You could have heard a pin drop. 

But Jesus, who was aware of their malice, said, “Why are you putting me to the test, you hypocrites?”  The Greek text says that he was aware of their “evil,” and asked why they were “tempting” him.  The word for testing and tempting is the same word.  It suggests that scene in the wilderness, where Jesus was being tempted by the Evil One, and it makes it clear that this was no word game the authorities were playing with Jesus, not just another round of “Stump-the-Preacher.”  This was a cosmic conflict, with the forces of good and evil lined up against each other and the whole city holding its breath to see what the outcome would be.  Who knows how long they waited before Jesus sighed and said, “You hypocrites!  Show me the coin used for the tax.”  And right there in the temple precincts someone produced a denarius—a Roman coin stamped with Caesar’s idolatrous image and that blasphemous inscription: “Son of the divine Augustus.”  “So,” Jesus said, “Whose image is this, and whose inscription?”  “Caesar’s,” they said.  And suddenly it seemed so obvious.  “Then give it to him,” Jesus said.  “Give to Caesar what is Caesar’s, and to God what is God’s.” 
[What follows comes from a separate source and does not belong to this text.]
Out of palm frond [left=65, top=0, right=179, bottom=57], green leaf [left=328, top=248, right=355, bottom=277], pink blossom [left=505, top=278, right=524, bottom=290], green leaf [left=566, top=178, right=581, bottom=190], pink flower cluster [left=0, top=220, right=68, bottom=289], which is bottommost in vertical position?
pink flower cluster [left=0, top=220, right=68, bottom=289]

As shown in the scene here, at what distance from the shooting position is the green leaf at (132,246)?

It was the perfect answer.  It wasn’t blasphemy or insurrection.  It raised the question to a whole new level.  On one hand Jesus was saying yes, it was lawful to give to Caesar what belonged to him (and I hope you will remember that at tax time), but on the other hand he forced his hearers to consider what was God’s and what belonged to him, and that’s something I want you to think about right now.  So, let me play a little game of “Stump-the-Congregation.”  What is God’s?  What belongs to him?  And are we or are we not giving it to him?  I’d love for each of you to answer that question for yourselves but let me tell you the answer I’ve come up with.  I don’t think God wants the same thing Caesar wants.  I think what belongs to God, and what God really wants, is not so much our money as our hearts.  I know that answer will come as a disappointment to our budget team.  They probably wish I would tell you that God wants the same amount you pay in taxes each year.  But when I read the Gospels carefully it appears Jesus has no earthly interest in earthly goods, but almost every interest in the human heart.  Later in this same chapter he will say that the most important thing in the world is not what we give, but who and how we love. 

So, let me ask you to imagine something.  In this episode from the Gospel Jesus asks for a coin.  He takes it in his hand.  He feels its weight.  He holds it up and asks his questioners whose image is on it and whose inscription is there and they say, “Caesar’s.”  Now imagine this: what if, instead of a coin, Jesus asked for a heart—your heart?  What if he held it in his hand, and felt its weight?  Whose image would he find on it, and what inscription would be there?  This is not a game, and just like the time those religious authorities came to Jesus…

The answer is more important than the question.